Enhancing Downstream Classification of Breast Abnormalities in Contrast Enhanced Spectral Mammography using a Neighborhood Representation Loss

Contrast-enhanced spectral mammography (CESM) has proven to be a beneficial tool for additional management and diagnosis of breast cancer in patients. Deep learning-based automated tools for analyzing CESM images and detecting abnormalities can be crucial in reducing the workload of radiologists. Even though self-supervised learning (SSL) can significantly influence the quality of learned representations resulting in increased classification performances, it requires large amounts of data often unavailable in the CESM domain. In this work, we propose a novel loss function named Difficulty-Weighted Neighborhood Representation (DWNR) utilizing the SSL-based representations designed explicitly for the downstream classification of the region of interest (ROI) in CESM images in a small dataset setting.
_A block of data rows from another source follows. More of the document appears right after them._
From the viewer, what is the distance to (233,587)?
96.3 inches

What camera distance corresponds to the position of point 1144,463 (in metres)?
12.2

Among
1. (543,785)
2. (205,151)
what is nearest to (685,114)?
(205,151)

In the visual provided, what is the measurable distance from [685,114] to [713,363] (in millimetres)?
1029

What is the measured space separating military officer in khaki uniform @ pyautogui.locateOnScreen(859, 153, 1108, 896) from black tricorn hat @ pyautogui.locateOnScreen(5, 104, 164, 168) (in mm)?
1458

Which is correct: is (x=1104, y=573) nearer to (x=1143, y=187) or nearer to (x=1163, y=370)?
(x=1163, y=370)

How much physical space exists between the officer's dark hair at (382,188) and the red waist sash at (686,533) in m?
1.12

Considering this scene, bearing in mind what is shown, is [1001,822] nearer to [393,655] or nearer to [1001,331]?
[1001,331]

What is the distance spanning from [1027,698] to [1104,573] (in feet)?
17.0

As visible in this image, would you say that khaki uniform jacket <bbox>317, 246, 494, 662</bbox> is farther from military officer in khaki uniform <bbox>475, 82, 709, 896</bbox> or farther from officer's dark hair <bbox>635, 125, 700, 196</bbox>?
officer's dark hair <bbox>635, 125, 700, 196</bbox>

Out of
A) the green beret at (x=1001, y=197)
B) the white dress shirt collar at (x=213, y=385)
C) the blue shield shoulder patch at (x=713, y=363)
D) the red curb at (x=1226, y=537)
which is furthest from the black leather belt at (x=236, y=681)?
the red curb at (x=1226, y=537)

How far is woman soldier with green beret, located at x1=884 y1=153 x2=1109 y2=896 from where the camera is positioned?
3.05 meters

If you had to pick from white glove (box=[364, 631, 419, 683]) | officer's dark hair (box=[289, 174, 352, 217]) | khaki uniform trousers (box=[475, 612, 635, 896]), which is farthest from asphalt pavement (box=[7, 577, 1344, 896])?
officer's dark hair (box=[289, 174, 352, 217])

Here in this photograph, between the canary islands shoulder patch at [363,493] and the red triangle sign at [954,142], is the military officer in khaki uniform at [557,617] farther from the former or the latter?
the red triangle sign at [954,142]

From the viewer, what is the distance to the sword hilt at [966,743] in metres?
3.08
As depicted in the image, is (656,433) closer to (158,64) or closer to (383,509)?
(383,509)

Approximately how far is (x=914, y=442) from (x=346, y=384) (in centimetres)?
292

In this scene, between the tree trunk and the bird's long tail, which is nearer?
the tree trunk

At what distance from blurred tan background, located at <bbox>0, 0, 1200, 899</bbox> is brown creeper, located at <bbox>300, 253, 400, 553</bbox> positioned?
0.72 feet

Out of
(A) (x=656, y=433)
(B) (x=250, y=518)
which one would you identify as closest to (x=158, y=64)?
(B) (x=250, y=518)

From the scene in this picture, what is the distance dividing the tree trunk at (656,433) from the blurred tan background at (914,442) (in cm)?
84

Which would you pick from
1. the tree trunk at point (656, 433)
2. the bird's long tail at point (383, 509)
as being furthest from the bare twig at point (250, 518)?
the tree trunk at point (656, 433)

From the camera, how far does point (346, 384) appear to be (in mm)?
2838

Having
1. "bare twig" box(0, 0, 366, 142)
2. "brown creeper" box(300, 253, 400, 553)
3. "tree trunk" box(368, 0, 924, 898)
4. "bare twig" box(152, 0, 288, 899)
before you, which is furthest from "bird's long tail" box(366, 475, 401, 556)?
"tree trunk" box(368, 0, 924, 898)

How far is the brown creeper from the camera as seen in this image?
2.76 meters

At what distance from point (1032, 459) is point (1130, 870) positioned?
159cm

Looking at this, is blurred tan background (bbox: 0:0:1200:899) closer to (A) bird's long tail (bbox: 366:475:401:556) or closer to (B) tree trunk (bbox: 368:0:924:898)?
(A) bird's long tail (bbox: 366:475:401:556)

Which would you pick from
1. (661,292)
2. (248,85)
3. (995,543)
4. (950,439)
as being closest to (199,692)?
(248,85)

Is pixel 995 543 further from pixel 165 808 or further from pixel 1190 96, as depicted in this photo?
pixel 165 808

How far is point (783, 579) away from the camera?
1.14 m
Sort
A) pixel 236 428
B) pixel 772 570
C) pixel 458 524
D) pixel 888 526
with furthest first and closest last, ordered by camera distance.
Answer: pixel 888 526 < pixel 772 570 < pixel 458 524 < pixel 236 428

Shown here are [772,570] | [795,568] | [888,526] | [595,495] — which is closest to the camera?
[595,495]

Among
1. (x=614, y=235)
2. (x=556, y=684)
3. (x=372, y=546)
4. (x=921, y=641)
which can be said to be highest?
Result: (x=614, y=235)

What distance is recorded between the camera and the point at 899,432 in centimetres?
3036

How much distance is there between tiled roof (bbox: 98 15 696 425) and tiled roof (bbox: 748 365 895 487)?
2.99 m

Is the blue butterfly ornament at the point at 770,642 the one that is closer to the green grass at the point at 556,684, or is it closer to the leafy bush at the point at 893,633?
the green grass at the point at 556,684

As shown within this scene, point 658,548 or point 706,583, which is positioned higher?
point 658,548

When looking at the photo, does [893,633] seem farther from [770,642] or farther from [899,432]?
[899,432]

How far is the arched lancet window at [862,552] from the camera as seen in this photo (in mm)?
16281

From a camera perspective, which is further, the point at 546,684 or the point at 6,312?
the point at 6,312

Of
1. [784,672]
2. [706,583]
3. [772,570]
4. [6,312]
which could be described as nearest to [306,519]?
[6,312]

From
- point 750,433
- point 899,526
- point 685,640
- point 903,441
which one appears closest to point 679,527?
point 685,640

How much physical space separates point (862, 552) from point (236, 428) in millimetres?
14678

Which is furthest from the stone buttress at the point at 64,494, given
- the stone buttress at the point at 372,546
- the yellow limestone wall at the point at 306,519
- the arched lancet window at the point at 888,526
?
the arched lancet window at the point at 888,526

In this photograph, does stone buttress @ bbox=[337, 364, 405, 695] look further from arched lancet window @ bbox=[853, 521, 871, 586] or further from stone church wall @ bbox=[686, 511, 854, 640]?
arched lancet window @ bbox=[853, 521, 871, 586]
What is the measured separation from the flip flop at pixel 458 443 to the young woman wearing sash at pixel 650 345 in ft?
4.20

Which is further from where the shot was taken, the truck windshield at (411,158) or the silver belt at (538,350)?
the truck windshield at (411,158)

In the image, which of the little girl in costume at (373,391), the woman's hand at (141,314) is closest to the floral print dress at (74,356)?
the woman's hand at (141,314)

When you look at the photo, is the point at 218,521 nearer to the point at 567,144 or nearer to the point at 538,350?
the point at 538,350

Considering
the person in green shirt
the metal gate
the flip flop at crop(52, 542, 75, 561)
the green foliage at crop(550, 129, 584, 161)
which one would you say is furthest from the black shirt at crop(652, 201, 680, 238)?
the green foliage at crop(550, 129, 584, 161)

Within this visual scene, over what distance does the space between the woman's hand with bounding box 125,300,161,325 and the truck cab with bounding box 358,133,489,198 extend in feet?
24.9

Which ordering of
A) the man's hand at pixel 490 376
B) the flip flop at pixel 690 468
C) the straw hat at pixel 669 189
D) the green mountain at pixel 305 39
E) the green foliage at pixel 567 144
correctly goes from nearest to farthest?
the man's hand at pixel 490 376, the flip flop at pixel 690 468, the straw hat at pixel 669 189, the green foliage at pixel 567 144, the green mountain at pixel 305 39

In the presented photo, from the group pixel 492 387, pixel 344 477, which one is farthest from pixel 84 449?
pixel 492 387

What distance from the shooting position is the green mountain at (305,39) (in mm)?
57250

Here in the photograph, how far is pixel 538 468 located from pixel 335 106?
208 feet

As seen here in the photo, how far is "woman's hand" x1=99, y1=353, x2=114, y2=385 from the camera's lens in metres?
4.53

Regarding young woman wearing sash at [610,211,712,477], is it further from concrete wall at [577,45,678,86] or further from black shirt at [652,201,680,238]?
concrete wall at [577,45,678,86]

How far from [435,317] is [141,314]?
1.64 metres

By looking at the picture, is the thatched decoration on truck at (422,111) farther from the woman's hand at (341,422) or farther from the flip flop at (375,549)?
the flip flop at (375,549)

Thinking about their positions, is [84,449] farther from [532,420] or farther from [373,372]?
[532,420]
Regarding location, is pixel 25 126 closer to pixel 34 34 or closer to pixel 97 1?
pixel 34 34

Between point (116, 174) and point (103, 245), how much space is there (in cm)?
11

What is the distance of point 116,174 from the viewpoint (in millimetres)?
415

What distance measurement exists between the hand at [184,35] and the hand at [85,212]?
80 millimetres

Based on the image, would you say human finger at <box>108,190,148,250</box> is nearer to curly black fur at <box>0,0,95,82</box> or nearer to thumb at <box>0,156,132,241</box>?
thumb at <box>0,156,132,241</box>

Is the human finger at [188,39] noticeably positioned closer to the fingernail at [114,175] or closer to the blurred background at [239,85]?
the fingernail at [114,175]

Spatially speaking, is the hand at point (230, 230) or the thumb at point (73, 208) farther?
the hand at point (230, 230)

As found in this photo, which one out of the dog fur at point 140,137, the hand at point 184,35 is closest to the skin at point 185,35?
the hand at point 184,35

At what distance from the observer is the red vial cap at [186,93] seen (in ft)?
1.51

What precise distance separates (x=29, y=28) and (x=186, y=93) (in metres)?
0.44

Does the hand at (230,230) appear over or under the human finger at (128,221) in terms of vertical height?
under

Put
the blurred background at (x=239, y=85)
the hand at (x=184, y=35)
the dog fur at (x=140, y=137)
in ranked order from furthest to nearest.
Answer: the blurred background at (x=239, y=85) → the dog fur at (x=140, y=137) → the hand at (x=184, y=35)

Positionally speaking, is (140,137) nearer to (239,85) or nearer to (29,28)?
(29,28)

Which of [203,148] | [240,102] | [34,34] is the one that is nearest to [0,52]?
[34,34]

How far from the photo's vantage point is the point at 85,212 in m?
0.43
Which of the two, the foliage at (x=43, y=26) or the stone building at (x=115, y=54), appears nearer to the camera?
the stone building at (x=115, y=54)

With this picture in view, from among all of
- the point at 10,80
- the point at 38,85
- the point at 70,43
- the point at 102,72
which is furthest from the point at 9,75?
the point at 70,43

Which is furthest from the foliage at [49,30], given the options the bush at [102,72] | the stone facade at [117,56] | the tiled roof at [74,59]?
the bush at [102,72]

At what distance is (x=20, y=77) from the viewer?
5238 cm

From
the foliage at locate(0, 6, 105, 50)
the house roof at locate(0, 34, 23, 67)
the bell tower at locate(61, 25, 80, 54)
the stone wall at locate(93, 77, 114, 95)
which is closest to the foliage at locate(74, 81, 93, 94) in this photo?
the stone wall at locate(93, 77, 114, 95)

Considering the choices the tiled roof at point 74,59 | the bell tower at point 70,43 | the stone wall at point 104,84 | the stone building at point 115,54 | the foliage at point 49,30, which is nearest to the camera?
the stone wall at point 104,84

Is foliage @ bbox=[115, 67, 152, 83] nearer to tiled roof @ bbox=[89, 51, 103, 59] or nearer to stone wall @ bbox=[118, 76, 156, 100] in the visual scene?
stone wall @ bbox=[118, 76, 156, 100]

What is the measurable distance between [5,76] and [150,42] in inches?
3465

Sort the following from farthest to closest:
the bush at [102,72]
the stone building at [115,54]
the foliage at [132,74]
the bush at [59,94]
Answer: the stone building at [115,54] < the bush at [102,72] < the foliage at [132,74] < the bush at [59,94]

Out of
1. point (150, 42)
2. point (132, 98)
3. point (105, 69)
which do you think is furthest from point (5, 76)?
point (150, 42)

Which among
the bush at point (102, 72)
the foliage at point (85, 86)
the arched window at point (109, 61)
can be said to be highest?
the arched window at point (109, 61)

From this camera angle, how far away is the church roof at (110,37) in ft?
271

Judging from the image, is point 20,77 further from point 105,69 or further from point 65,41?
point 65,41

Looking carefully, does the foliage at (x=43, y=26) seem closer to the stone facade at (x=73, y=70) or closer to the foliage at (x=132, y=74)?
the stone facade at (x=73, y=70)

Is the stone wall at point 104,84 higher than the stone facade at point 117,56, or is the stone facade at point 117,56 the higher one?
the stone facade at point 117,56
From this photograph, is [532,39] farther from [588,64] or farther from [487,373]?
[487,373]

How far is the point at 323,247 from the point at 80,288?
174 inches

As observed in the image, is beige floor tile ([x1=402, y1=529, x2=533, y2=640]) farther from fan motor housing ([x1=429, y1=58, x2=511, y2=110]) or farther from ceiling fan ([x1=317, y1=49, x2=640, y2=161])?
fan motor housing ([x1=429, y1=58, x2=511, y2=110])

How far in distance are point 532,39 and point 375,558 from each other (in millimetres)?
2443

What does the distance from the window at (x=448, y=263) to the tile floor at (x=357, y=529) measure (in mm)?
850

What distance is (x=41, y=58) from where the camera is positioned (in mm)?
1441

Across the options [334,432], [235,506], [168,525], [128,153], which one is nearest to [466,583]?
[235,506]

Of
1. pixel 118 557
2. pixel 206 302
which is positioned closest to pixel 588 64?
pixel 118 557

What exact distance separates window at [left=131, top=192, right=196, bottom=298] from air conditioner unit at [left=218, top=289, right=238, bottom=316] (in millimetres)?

We propose utilizing the neighborhood representations extracted from an SSL backbone to guide the loss function in learning robust representations of the dataset's normal, benign, and malignant ROIs. We formulate the DWNR loss using a combination of a neighborhood representation-guided triplet (NR-triplet) loss and a difficulty-weighted cross-entropy (DWCE) loss. The NR-triplet loss leverages the nearest and farthest neighbor feature representations, extracted from a self-supervised backbone, as positive and negative samples. Meanwhile, the DWCE loss exploits the class information from the nearest neighbors to perform per-sample difficulty weighting. The experimental results on the publicly available CDD-CESM dataset demonstrate that the proposed DWNR loss outperforms traditional loss functions such as Cross-Entropy (CE) and Focal loss by a significant gain of more than 2% absolute mean F1-scores for both SSL-based and ImageNet-SSL-based transfer learning. In addition, we demonstrate the efficacy of employing a DWNR-based ROI classifier for comprehensive CESM whole image analysis in BI-RADS scoring and cancer diagnosis. The results reveal a gain in mean F1-scores of more than 1% in both tasks when using the DWNR loss models for CNN initialization, indicating the significance of the proposed method to whole image analysis. Based on our analysis, incorporating DWNR loss during transfer learning could positively impact automated breast cancer diagnosis using the CESM imaging modality. This novel loss function opens new possibilities for leveraging deep learning in CESM, particularly in scenarios with limited labeled data availability.